§ Exercise description: Continue the article about the Mercer Canada report on Canadian workers, picking up after its final sentence.

§ Selected excerpt:
━━━━━━━━━━━━━━━━

'Great resignation' may be overstated but finances are in focus

Mercer report highlights that employees want so much more from employers, including help towards retirement

'Great resignation' may be overstated but finances are in focus
Steve Randall

There has been much discussion about a paradigm shift among Canadian workers since the start of the pandemic.

Reprioritisation of what’s important in life may prompt some to change roles or start a business of their own, but the reality of a ‘great resignation’ may be overstated.

According to a new report from Mercer Canada, most Canadian workers are not planning to leave their current employment, with just 18% seriously considering doing so.

But for many, there is a ‘great reckoning’ taking place, where workers assess how their job is benefiting their life and goals, and how it is not.

For low-income workers, finances, personal debt, and job security are all priorities, but the top concern is the ability to retire.

For high-income earners, finances are less of a worry, but they are concerned about their workload, free time, personal fulfilment and purpose and their personal relationships.

━━━━━━━━━━━━━━━━

§ Records:
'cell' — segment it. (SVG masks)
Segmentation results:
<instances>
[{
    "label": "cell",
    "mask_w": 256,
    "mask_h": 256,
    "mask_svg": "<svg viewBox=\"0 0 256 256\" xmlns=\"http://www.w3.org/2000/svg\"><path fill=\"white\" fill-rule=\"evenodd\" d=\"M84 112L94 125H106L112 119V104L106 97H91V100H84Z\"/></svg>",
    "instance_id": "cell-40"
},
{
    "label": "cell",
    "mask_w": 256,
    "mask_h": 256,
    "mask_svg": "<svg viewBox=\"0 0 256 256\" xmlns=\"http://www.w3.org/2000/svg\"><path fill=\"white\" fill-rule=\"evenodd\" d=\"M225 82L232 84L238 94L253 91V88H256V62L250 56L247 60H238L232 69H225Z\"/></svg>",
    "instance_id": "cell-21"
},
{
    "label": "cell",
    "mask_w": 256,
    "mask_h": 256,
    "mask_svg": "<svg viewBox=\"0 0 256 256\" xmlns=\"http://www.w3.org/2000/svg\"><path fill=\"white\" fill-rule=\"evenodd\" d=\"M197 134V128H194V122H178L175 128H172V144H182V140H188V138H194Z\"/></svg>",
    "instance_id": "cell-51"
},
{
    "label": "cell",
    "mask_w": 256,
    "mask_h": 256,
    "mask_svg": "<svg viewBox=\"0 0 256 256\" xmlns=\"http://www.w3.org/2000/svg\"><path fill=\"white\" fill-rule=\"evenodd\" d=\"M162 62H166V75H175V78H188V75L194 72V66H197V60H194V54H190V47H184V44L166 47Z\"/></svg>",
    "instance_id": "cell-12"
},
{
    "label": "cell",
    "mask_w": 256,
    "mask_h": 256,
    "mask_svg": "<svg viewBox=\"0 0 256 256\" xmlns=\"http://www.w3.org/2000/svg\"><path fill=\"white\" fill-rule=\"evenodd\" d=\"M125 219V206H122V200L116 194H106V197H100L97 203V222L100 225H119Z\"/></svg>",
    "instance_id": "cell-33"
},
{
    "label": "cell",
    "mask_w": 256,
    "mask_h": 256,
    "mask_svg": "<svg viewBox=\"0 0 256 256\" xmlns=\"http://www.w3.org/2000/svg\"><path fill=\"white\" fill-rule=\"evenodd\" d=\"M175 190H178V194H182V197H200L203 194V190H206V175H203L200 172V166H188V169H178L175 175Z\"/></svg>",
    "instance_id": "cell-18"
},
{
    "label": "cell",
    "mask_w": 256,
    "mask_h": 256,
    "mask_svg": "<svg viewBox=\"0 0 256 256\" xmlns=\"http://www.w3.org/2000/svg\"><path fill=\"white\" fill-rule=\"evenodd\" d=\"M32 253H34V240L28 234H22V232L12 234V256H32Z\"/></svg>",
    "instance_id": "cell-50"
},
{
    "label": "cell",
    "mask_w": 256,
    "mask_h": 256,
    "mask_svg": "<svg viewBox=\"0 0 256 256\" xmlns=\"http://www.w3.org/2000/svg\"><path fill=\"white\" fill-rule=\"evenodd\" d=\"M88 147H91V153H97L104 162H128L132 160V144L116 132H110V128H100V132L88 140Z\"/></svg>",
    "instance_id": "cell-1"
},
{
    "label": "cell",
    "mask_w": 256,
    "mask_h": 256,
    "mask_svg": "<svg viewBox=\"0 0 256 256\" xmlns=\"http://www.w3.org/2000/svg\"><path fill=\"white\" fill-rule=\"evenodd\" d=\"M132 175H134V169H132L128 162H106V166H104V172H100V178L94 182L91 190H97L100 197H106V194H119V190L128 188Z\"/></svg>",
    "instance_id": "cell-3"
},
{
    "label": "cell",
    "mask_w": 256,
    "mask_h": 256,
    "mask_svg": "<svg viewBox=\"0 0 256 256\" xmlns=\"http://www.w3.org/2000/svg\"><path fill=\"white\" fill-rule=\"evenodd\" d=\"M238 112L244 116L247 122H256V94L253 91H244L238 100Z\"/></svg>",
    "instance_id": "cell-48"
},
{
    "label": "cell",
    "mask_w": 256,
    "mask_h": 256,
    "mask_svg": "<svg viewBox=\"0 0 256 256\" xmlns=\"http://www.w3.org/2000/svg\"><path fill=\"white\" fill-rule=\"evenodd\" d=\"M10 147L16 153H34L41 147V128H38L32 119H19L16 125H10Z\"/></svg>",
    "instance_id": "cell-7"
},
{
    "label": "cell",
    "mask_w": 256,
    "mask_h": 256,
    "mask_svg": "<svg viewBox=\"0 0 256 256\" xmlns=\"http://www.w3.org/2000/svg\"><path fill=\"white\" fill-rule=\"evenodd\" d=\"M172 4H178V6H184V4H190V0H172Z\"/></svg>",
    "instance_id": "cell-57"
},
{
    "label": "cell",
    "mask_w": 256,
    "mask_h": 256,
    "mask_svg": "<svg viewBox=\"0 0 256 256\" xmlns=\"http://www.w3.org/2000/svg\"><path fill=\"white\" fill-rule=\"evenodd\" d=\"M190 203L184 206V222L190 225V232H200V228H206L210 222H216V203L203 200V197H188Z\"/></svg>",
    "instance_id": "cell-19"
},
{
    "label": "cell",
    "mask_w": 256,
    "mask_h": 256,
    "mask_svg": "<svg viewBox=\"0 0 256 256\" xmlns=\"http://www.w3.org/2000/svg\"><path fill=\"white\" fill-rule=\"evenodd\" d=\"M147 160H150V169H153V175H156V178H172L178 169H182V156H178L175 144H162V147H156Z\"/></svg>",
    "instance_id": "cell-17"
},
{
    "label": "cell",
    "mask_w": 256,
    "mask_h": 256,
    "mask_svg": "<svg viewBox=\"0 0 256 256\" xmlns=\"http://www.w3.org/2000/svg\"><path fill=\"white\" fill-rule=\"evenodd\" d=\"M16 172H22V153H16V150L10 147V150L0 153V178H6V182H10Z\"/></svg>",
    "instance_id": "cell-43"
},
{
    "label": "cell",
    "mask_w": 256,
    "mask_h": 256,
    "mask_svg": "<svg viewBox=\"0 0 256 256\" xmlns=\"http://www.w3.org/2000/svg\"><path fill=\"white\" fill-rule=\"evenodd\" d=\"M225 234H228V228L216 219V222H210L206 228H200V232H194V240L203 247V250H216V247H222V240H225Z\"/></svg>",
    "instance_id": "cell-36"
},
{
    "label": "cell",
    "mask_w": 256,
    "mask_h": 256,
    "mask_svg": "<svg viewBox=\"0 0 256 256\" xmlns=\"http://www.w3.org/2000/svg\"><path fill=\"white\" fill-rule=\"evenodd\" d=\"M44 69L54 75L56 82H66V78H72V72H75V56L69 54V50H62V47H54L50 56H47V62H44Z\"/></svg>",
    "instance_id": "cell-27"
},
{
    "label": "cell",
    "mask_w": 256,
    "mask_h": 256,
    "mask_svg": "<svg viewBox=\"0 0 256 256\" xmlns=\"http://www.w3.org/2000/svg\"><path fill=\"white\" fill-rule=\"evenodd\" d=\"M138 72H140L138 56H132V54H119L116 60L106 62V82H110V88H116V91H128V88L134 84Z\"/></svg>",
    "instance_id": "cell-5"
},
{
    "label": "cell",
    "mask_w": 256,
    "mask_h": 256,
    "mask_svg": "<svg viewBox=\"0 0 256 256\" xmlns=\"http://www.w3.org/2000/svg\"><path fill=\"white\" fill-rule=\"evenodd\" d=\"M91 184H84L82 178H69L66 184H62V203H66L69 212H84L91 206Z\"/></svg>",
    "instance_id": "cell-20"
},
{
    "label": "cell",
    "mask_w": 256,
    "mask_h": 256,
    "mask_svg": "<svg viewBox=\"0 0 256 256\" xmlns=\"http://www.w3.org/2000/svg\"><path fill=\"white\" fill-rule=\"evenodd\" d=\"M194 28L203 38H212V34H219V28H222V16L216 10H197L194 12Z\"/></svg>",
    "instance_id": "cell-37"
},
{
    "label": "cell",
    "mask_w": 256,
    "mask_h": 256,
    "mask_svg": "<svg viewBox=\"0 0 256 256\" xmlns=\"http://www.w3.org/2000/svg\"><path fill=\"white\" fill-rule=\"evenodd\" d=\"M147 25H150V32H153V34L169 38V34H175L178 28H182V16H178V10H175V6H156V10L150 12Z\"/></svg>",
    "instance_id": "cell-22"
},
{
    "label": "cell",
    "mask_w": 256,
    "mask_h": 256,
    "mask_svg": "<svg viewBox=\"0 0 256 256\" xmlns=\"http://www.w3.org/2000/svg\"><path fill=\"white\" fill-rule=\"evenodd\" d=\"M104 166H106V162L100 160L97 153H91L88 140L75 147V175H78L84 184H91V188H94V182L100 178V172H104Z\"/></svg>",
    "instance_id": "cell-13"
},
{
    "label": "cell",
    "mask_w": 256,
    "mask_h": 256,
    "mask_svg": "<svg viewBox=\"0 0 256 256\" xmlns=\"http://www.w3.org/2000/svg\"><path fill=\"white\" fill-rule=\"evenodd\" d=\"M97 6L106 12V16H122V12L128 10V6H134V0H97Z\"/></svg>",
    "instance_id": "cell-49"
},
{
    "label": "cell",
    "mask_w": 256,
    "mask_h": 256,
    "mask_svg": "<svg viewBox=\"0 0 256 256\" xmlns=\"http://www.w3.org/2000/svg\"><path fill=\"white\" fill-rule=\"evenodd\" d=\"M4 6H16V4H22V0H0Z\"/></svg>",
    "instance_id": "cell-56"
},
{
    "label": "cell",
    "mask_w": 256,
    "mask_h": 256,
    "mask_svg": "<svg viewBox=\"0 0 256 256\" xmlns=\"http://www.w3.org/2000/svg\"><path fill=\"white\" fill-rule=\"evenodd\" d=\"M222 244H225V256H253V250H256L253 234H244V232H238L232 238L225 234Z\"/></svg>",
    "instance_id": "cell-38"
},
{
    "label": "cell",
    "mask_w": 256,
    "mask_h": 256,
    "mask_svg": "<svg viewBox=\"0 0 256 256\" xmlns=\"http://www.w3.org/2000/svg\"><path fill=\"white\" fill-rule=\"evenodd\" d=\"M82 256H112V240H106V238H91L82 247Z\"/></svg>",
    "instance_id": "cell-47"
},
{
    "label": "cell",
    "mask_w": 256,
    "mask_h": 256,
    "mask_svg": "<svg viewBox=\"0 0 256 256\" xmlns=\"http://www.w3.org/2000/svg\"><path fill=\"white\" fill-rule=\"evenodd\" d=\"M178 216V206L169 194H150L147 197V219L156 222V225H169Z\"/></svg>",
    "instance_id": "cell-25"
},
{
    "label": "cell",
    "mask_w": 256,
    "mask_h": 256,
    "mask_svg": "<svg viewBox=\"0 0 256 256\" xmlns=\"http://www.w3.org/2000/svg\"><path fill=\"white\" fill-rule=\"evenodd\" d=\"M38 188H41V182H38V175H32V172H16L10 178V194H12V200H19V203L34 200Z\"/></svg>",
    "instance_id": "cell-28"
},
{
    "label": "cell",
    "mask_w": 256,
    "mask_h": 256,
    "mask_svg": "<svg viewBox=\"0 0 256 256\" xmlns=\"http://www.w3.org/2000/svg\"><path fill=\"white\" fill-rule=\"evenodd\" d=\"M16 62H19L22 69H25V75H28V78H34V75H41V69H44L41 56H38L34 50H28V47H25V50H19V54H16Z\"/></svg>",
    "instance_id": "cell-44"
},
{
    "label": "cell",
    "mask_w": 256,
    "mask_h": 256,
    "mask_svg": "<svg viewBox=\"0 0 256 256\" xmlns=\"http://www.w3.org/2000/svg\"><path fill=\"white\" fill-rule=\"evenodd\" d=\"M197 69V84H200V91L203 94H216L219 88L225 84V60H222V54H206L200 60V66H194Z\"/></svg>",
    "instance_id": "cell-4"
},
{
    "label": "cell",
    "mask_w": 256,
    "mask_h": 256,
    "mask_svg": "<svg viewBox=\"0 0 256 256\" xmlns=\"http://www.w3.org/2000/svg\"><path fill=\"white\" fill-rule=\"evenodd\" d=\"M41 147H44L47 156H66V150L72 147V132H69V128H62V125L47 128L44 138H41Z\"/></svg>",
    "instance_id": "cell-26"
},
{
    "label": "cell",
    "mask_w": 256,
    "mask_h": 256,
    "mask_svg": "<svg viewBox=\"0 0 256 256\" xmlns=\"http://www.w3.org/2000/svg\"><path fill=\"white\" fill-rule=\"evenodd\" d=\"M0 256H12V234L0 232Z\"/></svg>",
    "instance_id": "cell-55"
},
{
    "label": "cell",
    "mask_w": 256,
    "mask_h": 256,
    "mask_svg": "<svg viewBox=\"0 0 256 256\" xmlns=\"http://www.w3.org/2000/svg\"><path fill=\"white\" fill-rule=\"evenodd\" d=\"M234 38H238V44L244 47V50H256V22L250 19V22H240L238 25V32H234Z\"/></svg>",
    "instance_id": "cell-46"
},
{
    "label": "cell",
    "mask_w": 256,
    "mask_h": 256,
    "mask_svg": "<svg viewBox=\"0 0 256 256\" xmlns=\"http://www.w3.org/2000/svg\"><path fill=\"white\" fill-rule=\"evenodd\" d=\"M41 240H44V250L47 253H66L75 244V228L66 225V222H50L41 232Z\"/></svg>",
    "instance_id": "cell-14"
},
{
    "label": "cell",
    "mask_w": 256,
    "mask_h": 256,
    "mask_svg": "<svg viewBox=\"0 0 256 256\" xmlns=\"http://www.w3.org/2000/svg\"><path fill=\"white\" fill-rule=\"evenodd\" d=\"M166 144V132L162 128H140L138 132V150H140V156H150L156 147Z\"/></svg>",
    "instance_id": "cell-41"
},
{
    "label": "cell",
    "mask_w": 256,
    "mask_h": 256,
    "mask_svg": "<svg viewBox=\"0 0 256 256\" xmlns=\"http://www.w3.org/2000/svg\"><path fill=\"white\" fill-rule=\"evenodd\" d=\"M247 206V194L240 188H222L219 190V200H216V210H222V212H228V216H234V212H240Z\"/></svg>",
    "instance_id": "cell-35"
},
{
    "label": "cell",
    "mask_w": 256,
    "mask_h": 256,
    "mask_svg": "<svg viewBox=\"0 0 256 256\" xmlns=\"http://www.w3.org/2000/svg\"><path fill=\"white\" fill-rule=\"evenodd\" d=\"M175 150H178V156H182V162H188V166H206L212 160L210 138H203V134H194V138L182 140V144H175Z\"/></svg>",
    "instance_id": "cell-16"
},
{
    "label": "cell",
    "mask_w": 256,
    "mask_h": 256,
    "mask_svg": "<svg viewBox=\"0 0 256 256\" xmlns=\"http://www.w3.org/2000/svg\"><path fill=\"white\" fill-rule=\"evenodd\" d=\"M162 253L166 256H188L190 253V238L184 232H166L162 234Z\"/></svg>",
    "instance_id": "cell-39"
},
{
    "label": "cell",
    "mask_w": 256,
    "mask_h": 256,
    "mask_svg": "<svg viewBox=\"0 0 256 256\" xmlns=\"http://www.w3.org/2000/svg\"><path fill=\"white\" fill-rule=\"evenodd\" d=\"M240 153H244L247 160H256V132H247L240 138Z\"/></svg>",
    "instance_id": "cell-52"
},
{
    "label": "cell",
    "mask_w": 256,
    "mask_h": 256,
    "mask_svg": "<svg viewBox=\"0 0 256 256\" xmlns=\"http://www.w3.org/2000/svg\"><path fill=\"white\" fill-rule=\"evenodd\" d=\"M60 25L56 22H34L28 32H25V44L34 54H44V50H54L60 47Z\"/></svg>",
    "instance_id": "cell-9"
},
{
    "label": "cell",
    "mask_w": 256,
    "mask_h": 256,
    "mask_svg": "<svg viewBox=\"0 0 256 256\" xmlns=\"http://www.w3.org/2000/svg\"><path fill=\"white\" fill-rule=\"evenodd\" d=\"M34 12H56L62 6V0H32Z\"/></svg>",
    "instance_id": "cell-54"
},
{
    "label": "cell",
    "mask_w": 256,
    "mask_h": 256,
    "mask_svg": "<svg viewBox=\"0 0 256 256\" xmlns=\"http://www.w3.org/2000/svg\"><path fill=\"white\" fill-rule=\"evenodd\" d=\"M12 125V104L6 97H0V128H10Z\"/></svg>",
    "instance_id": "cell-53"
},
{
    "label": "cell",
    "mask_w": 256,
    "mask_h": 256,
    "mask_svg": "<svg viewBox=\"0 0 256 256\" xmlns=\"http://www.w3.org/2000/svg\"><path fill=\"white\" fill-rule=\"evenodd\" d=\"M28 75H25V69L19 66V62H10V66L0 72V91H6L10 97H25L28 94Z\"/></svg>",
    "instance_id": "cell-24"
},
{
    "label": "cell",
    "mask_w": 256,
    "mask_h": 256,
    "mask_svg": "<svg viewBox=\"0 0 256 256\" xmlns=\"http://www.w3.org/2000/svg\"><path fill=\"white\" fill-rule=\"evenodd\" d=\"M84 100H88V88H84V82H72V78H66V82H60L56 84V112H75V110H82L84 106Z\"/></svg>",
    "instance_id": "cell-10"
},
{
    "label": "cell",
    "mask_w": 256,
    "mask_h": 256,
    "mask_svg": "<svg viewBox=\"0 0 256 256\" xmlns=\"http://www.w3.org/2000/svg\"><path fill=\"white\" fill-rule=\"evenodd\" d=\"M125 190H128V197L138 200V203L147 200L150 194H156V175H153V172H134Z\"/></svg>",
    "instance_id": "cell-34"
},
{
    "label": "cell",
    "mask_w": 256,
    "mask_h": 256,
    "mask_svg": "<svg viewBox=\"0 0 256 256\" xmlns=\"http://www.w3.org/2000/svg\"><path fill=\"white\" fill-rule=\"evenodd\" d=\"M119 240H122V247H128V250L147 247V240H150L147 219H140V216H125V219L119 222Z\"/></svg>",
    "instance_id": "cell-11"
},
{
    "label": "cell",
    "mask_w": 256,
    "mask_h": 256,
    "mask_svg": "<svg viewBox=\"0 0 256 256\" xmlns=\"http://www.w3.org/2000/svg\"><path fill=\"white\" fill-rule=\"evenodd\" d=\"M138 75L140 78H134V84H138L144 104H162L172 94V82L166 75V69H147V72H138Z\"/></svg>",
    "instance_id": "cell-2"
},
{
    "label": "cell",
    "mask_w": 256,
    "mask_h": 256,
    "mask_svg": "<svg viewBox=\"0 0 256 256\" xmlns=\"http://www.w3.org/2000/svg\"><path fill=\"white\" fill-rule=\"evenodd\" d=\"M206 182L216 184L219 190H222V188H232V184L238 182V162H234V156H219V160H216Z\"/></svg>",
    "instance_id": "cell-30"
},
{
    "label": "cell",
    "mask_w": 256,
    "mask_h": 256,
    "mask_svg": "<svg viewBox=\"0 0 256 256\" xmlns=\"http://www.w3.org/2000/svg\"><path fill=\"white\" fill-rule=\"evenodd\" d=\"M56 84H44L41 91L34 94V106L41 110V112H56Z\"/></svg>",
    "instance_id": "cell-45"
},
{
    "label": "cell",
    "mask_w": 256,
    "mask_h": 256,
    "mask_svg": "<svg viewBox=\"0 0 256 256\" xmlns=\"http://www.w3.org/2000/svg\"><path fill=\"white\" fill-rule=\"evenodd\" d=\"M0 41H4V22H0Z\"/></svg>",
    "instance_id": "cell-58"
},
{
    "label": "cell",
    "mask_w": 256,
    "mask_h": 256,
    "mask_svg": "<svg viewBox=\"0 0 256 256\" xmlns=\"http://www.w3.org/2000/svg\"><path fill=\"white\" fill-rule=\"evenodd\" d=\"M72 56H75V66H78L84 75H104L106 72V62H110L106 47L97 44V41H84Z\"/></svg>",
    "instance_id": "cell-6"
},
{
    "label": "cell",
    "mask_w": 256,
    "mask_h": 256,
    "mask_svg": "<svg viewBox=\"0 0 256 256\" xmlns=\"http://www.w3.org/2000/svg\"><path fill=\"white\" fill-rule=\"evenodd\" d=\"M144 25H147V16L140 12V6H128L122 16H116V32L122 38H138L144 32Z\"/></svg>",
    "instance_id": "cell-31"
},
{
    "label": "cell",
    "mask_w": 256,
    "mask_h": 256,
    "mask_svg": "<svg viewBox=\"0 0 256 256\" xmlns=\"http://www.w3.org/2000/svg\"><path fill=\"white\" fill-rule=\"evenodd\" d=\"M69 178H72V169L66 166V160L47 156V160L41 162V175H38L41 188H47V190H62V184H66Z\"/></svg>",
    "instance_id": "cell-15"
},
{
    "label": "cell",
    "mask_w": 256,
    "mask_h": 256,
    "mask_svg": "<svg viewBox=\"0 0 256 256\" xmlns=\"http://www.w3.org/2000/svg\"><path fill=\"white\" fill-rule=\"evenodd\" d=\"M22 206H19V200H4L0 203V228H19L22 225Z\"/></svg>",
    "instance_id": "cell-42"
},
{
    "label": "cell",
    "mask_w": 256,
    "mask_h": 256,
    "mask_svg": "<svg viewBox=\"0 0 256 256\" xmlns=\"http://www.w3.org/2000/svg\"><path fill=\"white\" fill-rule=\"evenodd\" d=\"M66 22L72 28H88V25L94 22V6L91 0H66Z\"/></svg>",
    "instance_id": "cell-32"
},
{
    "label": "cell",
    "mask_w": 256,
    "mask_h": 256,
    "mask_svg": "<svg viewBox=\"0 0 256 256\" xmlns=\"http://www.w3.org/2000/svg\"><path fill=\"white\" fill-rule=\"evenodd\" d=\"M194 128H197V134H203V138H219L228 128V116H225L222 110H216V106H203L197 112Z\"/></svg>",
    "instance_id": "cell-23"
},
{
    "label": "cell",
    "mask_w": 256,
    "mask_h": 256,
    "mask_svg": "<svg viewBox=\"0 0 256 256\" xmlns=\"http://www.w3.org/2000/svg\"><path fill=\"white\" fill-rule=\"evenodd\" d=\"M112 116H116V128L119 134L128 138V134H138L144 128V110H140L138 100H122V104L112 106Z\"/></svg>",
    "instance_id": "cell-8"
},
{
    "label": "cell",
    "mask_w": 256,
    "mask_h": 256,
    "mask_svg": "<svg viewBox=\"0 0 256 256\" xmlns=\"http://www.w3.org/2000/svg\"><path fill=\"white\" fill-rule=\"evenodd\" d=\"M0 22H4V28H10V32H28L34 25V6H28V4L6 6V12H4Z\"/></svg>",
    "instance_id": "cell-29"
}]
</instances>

━━━━━━━━━━━━━━━━

§ Written answer:
Mercer’s Inside Employee Minds survey reveals that 56% of low-income workers and 42% of high-income workers say that their pay is insufficient; this is the top reason why an employee may be considering leaving their current role.

Retirement readiness

The report says that retirement, a key concern for employees, should also be a focus for employers.

It suggests that firms should conduct retirement readiness evaluations of their workforce to help them plan ahead for losing employees who give up work, but also to identify those who may be burning out and becoming stressed about their approaching retirement.

The report also recommends that employers move to a ‘lifestyle contract’ with employees, taking into consideration their wellbeing needs, sustainability, and healthy experiences in exchange for sustainable performance.